Se quer visitar Marselha não terá que despender muito dinheiro. Na época baixa com um orçamento de 150 Euros por pessoa consegue facilmente viajar até à cidade e passar lá um fim de semana completo, onde pode aproveitar os seus escassos encantos que se resumem, como já referi, às visitas aos seus principais pontos turísticos. 
Pela companhia pessoal e pelo roteiro que fiz acabei por trazer boas recordações de Marselha. Fiquei bem hospedado e tive boas experiências gastronómicas, não tendo no entanto experimentado a Bouillabaisse, o prato típico da região, devido ao seu preço. Isto porque uma verdadeira Bouillabaisse não fica por menos de 80 Euros. Não sou fã de marisco ou caldeiradas por isso sinto que não perdi grande coisa, mas se tiver oportunidade experimente esta caldeirada de peixe bem típica.
Nos dois dias que passei em Marselha senti que fiquei a conhecer-lhe o espírito e que aproveitei tudo aquilo de positivo que esta tinha para oferecer e até algumas coisas de negativo, como os transportes públicos. Não se pode dizer que tenha ficado com uma ótima impressão da cidade em si, mas ainda assim apreciei a minha estadia precisamente por ter sido tão curta e focada no que importa. 

O Melhor - Vieux Port. A zona do Porto Velho é emblemática, lindíssima e vivaz a toda a hora. Se viajar acompanhado tem que passar por este local e jantar num dos seus muitos restaurantes. Será a experiência mais marcante que trará da cidade e poderá também aproveitar para comprar numa das suas muitas lojas um dos sabões artesanais da cidade.

O Pior - O Ambiente de Marselha. Não é uma cidade segura ou simpática. Embora seja a segunda cidade de França e os seus pontos de interesse esgotam-se rapidamente.

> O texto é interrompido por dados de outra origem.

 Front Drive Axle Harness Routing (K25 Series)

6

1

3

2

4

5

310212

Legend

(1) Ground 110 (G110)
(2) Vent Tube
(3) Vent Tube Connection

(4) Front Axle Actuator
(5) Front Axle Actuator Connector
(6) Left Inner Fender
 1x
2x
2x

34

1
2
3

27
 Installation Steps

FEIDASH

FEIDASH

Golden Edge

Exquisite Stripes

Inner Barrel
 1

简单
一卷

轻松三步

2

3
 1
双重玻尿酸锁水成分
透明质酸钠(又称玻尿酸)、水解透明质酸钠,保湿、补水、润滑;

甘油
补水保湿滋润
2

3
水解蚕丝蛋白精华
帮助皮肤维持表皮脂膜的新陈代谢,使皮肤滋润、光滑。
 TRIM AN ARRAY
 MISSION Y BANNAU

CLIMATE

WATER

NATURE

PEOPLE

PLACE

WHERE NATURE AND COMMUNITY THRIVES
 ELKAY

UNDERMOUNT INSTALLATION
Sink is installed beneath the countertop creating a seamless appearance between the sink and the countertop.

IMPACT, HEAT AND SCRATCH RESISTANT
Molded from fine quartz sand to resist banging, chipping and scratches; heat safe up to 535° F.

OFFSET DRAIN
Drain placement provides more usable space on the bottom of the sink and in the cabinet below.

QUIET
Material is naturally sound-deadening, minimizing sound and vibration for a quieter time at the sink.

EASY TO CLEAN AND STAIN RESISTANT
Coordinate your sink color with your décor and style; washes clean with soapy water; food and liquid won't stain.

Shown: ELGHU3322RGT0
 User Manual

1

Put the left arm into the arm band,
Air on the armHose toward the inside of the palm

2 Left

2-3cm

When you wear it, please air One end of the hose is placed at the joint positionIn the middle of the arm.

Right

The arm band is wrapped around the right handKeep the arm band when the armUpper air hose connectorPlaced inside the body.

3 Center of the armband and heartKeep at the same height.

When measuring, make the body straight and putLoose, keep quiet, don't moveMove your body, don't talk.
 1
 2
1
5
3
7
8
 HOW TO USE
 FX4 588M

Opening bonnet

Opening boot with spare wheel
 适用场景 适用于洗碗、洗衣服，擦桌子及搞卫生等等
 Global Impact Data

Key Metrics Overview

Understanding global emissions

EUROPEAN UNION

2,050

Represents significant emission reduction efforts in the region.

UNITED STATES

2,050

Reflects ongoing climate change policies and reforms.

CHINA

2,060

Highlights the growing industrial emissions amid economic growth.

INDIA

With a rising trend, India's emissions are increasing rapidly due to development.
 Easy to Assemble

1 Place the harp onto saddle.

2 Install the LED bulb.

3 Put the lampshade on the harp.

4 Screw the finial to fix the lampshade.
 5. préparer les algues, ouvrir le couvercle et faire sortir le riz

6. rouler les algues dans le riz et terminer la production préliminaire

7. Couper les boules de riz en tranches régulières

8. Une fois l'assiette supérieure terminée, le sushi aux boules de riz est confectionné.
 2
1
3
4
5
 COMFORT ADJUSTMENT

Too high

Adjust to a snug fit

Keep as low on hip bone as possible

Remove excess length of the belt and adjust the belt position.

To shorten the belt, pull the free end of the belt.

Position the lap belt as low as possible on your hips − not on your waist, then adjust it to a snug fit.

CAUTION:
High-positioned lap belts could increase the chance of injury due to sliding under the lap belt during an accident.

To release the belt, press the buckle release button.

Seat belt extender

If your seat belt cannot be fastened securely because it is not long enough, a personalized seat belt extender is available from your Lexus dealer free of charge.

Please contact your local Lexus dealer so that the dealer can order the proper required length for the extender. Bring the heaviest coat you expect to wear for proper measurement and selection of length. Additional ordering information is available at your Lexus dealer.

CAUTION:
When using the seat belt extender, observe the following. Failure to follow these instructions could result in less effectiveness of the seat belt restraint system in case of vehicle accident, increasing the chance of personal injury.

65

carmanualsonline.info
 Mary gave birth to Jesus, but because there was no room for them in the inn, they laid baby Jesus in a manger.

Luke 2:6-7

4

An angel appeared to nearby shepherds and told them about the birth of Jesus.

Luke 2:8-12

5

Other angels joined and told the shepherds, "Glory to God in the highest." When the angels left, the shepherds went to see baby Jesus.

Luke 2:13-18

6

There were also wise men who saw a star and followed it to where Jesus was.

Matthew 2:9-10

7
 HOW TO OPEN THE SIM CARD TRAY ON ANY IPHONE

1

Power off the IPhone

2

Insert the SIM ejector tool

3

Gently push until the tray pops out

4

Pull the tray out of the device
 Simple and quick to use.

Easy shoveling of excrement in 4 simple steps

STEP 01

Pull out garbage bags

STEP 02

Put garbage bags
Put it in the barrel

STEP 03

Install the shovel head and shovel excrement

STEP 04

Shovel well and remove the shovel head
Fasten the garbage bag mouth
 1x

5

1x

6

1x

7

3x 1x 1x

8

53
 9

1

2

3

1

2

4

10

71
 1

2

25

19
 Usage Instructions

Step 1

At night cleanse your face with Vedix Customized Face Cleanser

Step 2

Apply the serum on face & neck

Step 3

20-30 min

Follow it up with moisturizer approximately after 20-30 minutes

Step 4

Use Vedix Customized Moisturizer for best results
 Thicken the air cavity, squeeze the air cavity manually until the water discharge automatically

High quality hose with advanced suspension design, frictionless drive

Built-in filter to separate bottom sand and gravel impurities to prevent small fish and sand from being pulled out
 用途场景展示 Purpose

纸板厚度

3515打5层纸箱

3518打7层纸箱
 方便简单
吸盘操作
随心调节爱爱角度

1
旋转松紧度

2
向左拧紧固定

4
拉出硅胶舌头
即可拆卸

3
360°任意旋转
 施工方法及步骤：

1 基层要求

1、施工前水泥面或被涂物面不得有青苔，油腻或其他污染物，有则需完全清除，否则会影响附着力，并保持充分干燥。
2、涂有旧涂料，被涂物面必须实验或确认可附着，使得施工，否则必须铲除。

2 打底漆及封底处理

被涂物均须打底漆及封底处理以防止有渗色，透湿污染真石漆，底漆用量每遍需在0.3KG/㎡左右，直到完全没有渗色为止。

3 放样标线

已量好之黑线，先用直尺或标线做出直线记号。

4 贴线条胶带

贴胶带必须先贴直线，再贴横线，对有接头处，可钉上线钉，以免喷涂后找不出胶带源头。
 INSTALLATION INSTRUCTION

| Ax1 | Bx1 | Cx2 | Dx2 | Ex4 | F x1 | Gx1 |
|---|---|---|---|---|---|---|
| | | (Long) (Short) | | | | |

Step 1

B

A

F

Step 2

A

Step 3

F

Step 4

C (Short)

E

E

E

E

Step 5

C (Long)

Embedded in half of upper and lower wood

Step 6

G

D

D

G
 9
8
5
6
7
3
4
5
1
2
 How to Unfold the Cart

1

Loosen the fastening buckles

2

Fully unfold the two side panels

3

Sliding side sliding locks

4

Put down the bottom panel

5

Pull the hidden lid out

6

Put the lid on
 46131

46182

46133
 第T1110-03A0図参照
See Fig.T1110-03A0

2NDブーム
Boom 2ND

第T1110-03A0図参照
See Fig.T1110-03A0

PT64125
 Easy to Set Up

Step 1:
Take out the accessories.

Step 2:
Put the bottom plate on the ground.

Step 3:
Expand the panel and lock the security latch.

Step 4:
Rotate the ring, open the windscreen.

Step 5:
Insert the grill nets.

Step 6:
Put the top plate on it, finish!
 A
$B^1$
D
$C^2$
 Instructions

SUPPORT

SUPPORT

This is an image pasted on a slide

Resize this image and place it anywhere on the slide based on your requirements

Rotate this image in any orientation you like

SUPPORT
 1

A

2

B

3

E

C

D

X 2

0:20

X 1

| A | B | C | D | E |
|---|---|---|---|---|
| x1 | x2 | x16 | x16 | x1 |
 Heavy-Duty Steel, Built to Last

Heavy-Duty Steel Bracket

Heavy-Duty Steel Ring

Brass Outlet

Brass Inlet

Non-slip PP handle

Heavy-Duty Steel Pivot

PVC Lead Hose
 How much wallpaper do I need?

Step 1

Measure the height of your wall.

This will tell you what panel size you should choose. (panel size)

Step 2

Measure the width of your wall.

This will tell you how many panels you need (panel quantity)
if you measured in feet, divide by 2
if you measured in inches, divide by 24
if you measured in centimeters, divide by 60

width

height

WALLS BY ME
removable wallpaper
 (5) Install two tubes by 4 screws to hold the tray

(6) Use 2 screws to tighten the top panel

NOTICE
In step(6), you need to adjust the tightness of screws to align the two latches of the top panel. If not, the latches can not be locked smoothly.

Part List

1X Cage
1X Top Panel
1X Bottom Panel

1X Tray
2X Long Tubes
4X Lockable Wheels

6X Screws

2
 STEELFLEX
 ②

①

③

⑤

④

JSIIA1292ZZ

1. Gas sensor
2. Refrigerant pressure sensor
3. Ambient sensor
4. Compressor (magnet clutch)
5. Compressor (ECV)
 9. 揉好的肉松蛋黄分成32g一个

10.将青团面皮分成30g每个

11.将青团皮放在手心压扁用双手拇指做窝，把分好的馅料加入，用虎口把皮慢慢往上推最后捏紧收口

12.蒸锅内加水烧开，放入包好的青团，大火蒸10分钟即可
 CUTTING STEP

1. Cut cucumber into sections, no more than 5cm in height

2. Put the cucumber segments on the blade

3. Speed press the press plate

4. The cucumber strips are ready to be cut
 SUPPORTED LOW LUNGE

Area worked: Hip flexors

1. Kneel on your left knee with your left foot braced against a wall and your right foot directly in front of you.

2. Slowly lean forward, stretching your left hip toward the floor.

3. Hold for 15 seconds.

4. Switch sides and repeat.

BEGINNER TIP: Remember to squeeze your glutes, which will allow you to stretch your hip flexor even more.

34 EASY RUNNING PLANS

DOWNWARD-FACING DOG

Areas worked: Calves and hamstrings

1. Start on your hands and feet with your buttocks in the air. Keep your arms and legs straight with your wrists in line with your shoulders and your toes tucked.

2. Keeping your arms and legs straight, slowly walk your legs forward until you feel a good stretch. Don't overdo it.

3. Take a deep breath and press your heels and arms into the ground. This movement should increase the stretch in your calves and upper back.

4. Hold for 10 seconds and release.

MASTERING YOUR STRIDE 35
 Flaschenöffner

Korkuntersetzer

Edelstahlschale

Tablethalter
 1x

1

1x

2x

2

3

Tem que se ter um cuidado redobrado durante os passeios pelas suas ruas e caso vire no sítio errado poderá meter-se facilmente em problemas....

Recomendações: 1- Não se aventure em visitas sem apoio pelas zonas periféricas de Marselha, nomeadamente pelas zonas mais a Norte que são consideradas as menos seguras da cidade; 2 - Os transportes públicos têm um alcance limitado, mas são ainda assim a melhor maneira para se descolar de forma célere no centro da cidade; 3 - No centro de Marselha evite ao máximo por questões de segurança as zonas mais recatadas e menos movimentadas da cidade; 4 - Não é uma cidade deslumbrante, mas Marselha tem os seus encantos e as suas delícias características, por isso aconselha-se aqui mais que em qualquer outra cidade francesa um estudo antecipado da mesma e um planeamento cuidado da visita a esta localidade.